Networking, that’s the word. Or put another way, it pays to badger those people who may be able to help your band get on. Familiars seem fully aware of that and after a few friendly but persistent e-mails, not to mention a couple of lunch time drinks, they found themselves supporting the marvellous James Warner Prophecies at a recent Songs of Praise night and I wondered why I hadn’t taken them up on the idea months before.
Listening to their eponymous e.p. it is easy to see where their influences lie, nothing wrong with that, but rather than dwell on the past I will just say that if they turned up as the support act for the likes of The Editors or even White Lies, you wouldn’t question the judgement of the booking. Rather than the sweeping keyboard washes that this connection might suggest, they opt for a piano oriented core sound but then use the other musical weapons in their arsenal to bolt on sonic designs that range from the fragile, spacey and evocative to the driven, dynamic and robust as each passage of each song requires.

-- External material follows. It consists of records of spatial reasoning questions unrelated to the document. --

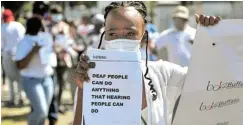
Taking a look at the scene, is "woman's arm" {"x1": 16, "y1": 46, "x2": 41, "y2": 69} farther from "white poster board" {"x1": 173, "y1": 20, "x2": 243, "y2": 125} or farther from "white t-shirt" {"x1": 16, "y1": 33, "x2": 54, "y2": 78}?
"white poster board" {"x1": 173, "y1": 20, "x2": 243, "y2": 125}

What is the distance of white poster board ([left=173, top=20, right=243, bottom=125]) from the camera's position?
250cm

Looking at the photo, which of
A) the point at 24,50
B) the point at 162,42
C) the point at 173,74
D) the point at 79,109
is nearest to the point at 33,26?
the point at 24,50

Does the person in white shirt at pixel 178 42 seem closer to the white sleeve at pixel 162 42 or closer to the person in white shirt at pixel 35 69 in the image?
the white sleeve at pixel 162 42

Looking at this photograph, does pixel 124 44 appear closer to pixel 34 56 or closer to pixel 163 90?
pixel 163 90

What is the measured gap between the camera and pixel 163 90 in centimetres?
244

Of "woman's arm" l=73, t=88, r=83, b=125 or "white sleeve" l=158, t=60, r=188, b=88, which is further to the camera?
"white sleeve" l=158, t=60, r=188, b=88

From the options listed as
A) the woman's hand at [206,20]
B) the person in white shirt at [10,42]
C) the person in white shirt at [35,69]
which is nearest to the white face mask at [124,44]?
the woman's hand at [206,20]

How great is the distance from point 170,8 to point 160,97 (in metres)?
15.1

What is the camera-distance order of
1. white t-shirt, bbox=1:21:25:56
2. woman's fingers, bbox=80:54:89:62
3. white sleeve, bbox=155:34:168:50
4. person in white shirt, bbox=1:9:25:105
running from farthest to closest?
1. white t-shirt, bbox=1:21:25:56
2. person in white shirt, bbox=1:9:25:105
3. white sleeve, bbox=155:34:168:50
4. woman's fingers, bbox=80:54:89:62

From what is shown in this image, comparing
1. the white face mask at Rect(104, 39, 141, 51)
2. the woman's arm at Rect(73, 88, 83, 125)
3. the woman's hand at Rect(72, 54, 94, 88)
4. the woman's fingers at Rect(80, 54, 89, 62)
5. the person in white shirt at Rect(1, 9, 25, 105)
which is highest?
the white face mask at Rect(104, 39, 141, 51)

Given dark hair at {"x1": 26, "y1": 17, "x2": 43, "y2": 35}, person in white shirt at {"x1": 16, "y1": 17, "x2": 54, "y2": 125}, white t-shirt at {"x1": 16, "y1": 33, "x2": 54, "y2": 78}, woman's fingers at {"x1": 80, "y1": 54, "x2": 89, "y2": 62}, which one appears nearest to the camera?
woman's fingers at {"x1": 80, "y1": 54, "x2": 89, "y2": 62}

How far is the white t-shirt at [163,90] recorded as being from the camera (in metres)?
2.33

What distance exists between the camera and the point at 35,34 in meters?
6.16

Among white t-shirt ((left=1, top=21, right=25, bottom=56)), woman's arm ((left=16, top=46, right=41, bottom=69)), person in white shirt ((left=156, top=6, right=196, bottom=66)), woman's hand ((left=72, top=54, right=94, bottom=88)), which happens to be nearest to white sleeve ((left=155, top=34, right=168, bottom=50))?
person in white shirt ((left=156, top=6, right=196, bottom=66))
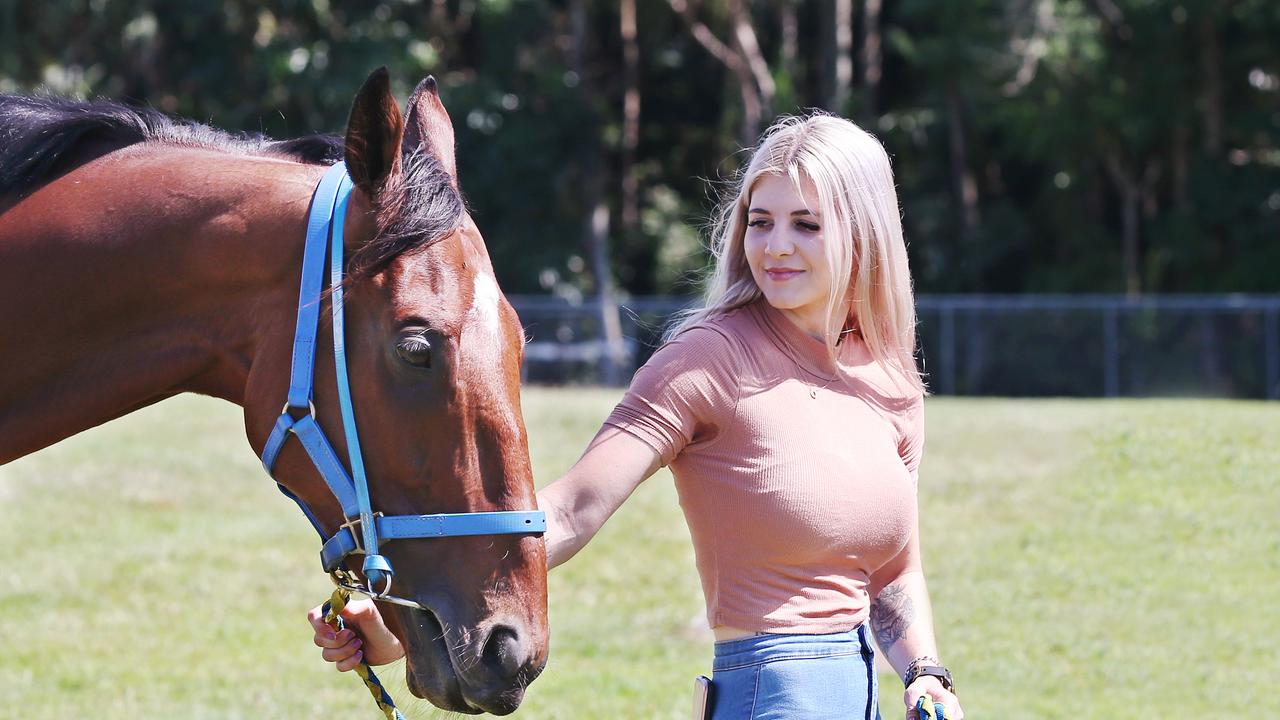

Vocally there is more than a passing resonance with the likes of Dead Can Dance’s Brendan Perry or Harry McVeigh of White Lies in the powerful, almost crooner like diction and delivery that comes as a refreshing change from the half mumbled fare that seems acceptable these days. And when you take all of those aspects and give the band a stage to broadcast from, the whole thing just takes flight and expands in wonderful and often unexpected directions.
They become big without losing the delicacy of their music, they manage to drive the point home through well co-ordinated playing and thoughtful dynamics rather than just the usual rock and roll approach of merely cranking everything up, and they retain a slightly dark undercurrent without resorting to melancholic cliché or gothic imagery. Proof that rock music can be both big and clever when it puts its mind to it.